** Opening Extract provided block **

Thank you for sending me the link to Prof. Charles M.A. Clark’s defense of the minimum wage.  You are impressed especially by his argument that “Minimum wage laws … will also support the bargaining power of workers.”

I’m less impressed than you are with this argument.  In fact, I believe it to be evidence of Prof. Clark’s weak grasp of economics.

A worker’s bargaining power is increased only if that worker is made more attractive to employers, which means only if that worker’s skills are made less abundantly available to employers.  This outcome can be achieved in several different ways, some socially productive and some not.  For example, worker Jones can master skills that are in shorter supply relative to the demand for those skills; consumer demands for outputs can change in ways that raise employers’ demands for workers with skill sets similar to those of Jones; or artificial restrictions, such as occupational licensing, can be used to reduce the number of workers who compete with Jones for jobs.

What does not increase the bargaining power of workers is for government to strip from them a bargaining chip – and such stripping is exactly what minimum-wage legislation accomplishes for workers with the fewest and least-valuable skills.  Just as these workers’ bargaining power would fall if government prevented them from, say, working after sundown or from working on Wednesdays, minimum-wage legislation reduces these workers’ bargaining power by preventing them from competing for jobs (or for better non-wage terms of employment) by offering to work at hourly wages below the minimum.  The minimum wage does nothing at all to make the skills of the lowest-skilled workers less abundantly available to employers while it simultaneously makes these workers less attractive to employers.

** Closing Extract provided block **
** Opening Input data block **

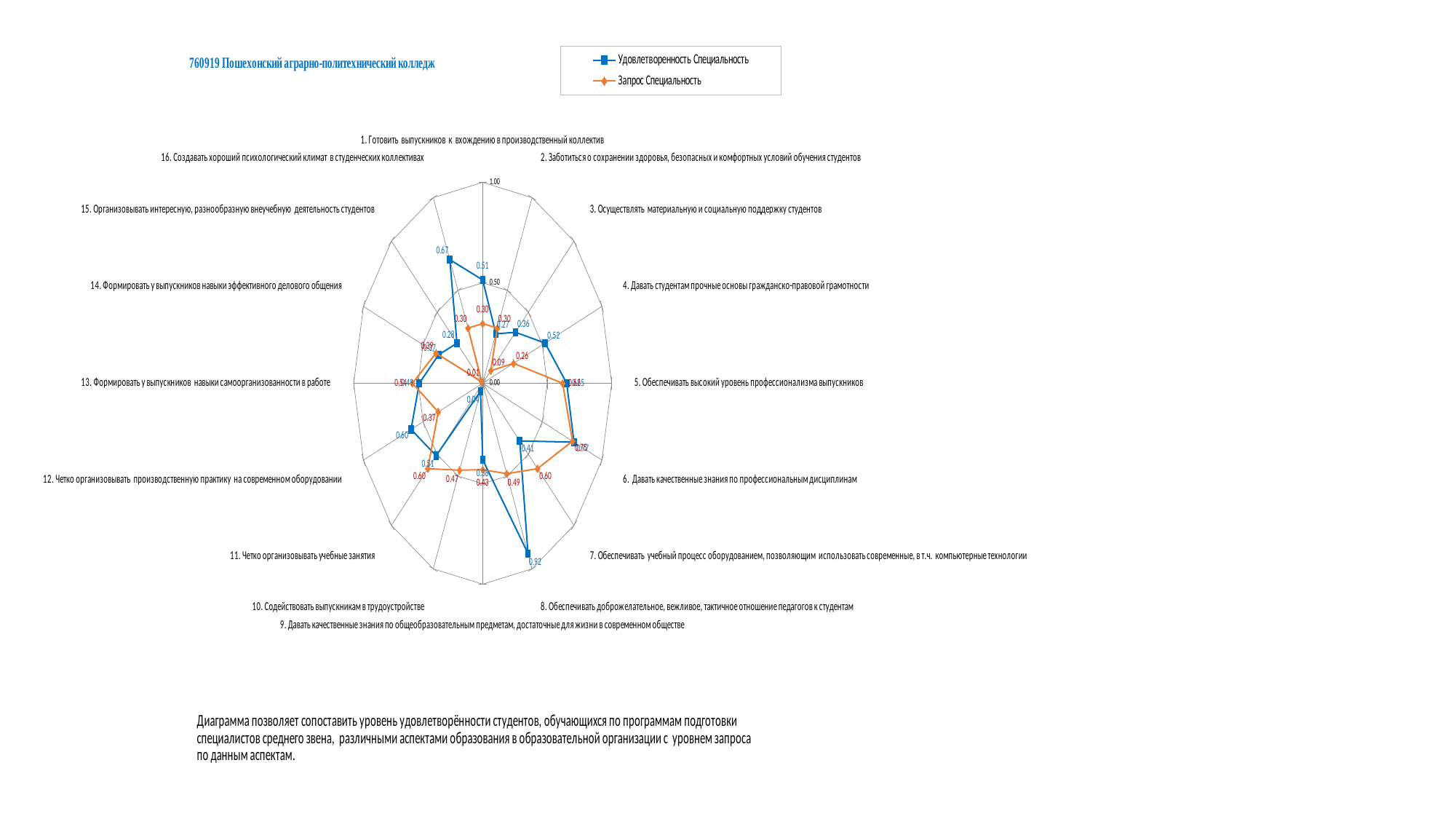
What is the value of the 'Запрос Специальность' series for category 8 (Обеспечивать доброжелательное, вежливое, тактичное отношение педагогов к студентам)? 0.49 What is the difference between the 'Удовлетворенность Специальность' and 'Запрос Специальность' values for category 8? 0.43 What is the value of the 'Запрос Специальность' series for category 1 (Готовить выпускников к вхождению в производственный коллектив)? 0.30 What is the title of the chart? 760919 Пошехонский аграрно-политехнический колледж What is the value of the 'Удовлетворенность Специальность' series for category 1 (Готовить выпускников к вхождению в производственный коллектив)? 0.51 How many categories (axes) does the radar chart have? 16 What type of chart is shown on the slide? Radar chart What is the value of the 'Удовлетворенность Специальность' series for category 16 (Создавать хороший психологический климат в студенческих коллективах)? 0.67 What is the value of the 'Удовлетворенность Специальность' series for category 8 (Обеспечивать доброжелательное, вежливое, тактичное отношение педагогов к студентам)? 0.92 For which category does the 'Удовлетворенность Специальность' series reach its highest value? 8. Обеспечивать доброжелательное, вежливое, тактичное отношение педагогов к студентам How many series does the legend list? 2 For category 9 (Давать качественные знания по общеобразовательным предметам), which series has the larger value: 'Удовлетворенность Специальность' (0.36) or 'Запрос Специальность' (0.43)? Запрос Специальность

** Closing Input data block **

### What the exercise asks
Copy out the whole letter above about the minimum wage and workers' bargaining power, word for word.

### Completed exercise
Thank you for sending me the link to Prof. Charles M.A. Clark’s defense of the minimum wage.  You are impressed especially by his argument that “Minimum wage laws … will also support the bargaining power of workers.”

I’m less impressed than you are with this argument.  In fact, I believe it to be evidence of Prof. Clark’s weak grasp of economics.

A worker’s bargaining power is increased only if that worker is made more attractive to employers, which means only if that worker’s skills are made less abundantly available to employers.  This outcome can be achieved in several different ways, some socially productive and some not.  For example, worker Jones can master skills that are in shorter supply relative to the demand for those skills; consumer demands for outputs can change in ways that raise employers’ demands for workers with skill sets similar to those of Jones; or artificial restrictions, such as occupational licensing, can be used to reduce the number of workers who compete with Jones for jobs.

What does not increase the bargaining power of workers is for government to strip from them a bargaining chip – and such stripping is exactly what minimum-wage legislation accomplishes for workers with the fewest and least-valuable skills.  Just as these workers’ bargaining power would fall if government prevented them from, say, working after sundown or from working on Wednesdays, minimum-wage legislation reduces these workers’ bargaining power by preventing them from competing for jobs (or for better non-wage terms of employment) by offering to work at hourly wages below the minimum.  The minimum wage does nothing at all to make the skills of the lowest-skilled workers less abundantly available to employers while it simultaneously makes these workers less attractive to employers.